# Amazon Products Dataset – Data Cleaning & Preprocessing

This notebook demonstrates the steps to clean and preprocess the **Amazon Products Sales Dataset**.

**Objectives:**
1. Load raw dataset downloaded via KaggleHub.
2. Normalize numeric fields (ratings, reviews, prices, purchases).
3. Extract and clean categorical and boolean information (best seller, sponsored, coupon).
4. Parse delivery details and sustainability badges.
5. Convert timestamp fields to datetime.
6. Save cleaned dataset in a portable format.


In [1]:
import kagglehub
import pandas as pd
import re
import datetime
from pathlib import Path

### Step 0: Download Dataset 
We download the dataset using KaggleHub and identify the path to the CSV file.

In [2]:
path = kagglehub.dataset_download(
    "ikramshah512/amazon-products-sales-dataset-42k-items-2025"
)
print("Path to dataset files:", path)

dataset_path = Path(path) / "amazon_products_sales_data_uncleaned.csv"
project_folder = Path.cwd().parent
cleaned_folder = project_folder / "cleaned_data"
cleaned_folder.mkdir(exist_ok=True)  # Create folder if it doesn't exist
output_path_full = cleaned_folder / "cleaned_amazon_products_ds.csv"
output_path_sample = cleaned_folder / "sample_amazon_products.csv"
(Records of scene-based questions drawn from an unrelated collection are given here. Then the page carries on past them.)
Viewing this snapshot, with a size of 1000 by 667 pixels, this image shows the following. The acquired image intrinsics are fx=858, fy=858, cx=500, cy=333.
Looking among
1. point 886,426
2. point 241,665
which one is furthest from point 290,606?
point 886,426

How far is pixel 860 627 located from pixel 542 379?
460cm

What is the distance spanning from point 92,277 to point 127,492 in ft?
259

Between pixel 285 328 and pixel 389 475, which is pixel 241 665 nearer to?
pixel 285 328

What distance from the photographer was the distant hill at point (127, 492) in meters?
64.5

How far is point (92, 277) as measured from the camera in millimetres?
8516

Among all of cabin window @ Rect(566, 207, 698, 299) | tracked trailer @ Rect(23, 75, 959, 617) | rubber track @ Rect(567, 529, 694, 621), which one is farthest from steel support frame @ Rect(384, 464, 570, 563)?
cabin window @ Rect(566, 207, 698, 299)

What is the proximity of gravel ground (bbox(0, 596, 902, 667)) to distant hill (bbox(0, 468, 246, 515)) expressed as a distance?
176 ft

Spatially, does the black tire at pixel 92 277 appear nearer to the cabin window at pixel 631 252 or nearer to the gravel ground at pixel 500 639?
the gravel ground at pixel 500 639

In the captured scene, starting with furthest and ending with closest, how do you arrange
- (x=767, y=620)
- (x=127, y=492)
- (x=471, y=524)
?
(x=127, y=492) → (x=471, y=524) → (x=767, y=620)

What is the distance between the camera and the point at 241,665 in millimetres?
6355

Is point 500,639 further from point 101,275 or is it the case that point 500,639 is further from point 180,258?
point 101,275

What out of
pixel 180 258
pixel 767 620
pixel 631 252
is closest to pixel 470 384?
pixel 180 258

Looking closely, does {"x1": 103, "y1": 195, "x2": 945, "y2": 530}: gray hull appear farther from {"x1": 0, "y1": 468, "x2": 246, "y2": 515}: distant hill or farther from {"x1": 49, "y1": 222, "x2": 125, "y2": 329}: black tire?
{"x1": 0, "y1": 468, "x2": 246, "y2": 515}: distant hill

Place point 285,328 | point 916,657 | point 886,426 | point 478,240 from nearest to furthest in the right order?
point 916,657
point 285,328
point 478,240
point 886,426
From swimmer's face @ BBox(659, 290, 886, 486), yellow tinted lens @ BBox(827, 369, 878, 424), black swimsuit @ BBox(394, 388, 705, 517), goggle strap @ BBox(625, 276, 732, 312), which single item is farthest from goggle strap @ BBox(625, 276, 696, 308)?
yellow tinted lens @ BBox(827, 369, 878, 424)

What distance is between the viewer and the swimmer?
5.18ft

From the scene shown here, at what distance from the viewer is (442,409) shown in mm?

Path to dataset files: C:\Users\dahyu\.cache\kagglehub\datasets\ikramshah512\amazon-products-sales-dataset-42k-items-2025\versions\1


### Step 1: Load Raw Dataset
Load the CSV into a pandas DataFrame. Using Pathlib for portability.

In [3]:
df = pd.read_csv(dataset_path)
df.head(5)

Unnamed: 0,title,rating,number_of_reviews,bought_in_last_month,current/discounted_price,price_on_variant,listed_price,is_best_seller,is_sponsored,is_couponed,buy_box_availability,delivery_details,sustainability_badges,image_url,product_url,collected_at
0,BOYA BOYALINK 2 Wireless Lavalier Microphone f...,4.6 out of 5 stars,375,300+ bought in past month,89.68,basic variant price: 2.4GHz,$159.00,No Badge,Sponsored,Save 15% with coupon,Add to cart,"Delivery Mon, Sep 1",Carbon impact,https://m.media-amazon.com/images/I/71pAqiVEs3...,/sspa/click?ie=UTF8&spc=MTo4NzEzNDY2NTQ5NDYxND...,2025-08-21 11:14:29
1,"LISEN USB C to Lightning Cable, 240W 4 in 1 Ch...",4.3 out of 5 stars,2457,6K+ bought in past month,9.99,basic variant price: nan,$15.99,No Badge,Sponsored,No Coupon,Add to cart,"Delivery Fri, Aug 29",,https://m.media-amazon.com/images/I/61nbF6aVIP...,/sspa/click?ie=UTF8&spc=MTo4NzEzNDY2NTQ5NDYxND...,2025-08-21 11:14:29
2,"DJI Mic 2 (2 TX + 1 RX + Charging Case), Wirel...",4.6 out of 5 stars,3044,2K+ bought in past month,314.0,basic variant price: nan,$349.00,No Badge,Sponsored,No Coupon,Add to cart,"Delivery Mon, Sep 1",,https://m.media-amazon.com/images/I/61h78MEXoj...,/sspa/click?ie=UTF8&spc=MTo4NzEzNDY2NTQ5NDYxND...,2025-08-21 11:14:29
3,"Apple AirPods Pro 2 Wireless Earbuds, Active N...",4.6 out of 5 stars,35882,10K+ bought in past month,,basic variant price: $162.24,No Discount,Best Seller,Organic,No Coupon,,,,https://m.media-amazon.com/images/I/61SUj2aKoE...,/Apple-Cancellation-Transparency-Personalized-...,2025-08-21 11:14:29
4,Apple AirTag 4 Pack. Keep Track of and find Yo...,4.8 out of 5 stars,28988,10K+ bought in past month,,basic variant price: $72.74,No Discount,No Badge,Organic,No Coupon,,,,https://m.media-amazon.com/images/I/61bMNCeAUA...,/Apple-MX542LL-A-AirTag-Pack/dp/B0D54JZTHY/ref...,2025-08-21 11:14:29


### Step 2: Normalize Numeric Fields
We clean and convert numeric data for analysis:
- Ratings → float
- Number of reviews → int
- Purchases in last month → int
- Prices → float

In [4]:
# Ratings
df['rating'] = (
    df['rating'].fillna(0).astype(str).str.extract(r'([\d.]+)').astype(float)
)

# Number of reviews
df['number_of_reviews'] = (
    df['number_of_reviews'].fillna(0).astype(str).str.replace(',', '', regex=False).astype(int)
)

# Bought in last month
def parse_bought(x):
    if pd.isna(x) or 'bought in past month' not in str(x):
        return 0
    x = str(x).replace('+', '').strip()
    match = re.search(r'([\d\.]+)([KM]?)\s*bought in past month', x, re.IGNORECASE)
    if match:
        num, suffix = match.groups()
        num = float(num)
        if suffix.upper() == 'K':
            return int(num * 1_000)
        elif suffix.upper() == 'M':
            return int(num * 1_000_000)
        return int(num)
    return 0

df['bought_in_last_month'] = df['bought_in_last_month'].apply(parse_bought)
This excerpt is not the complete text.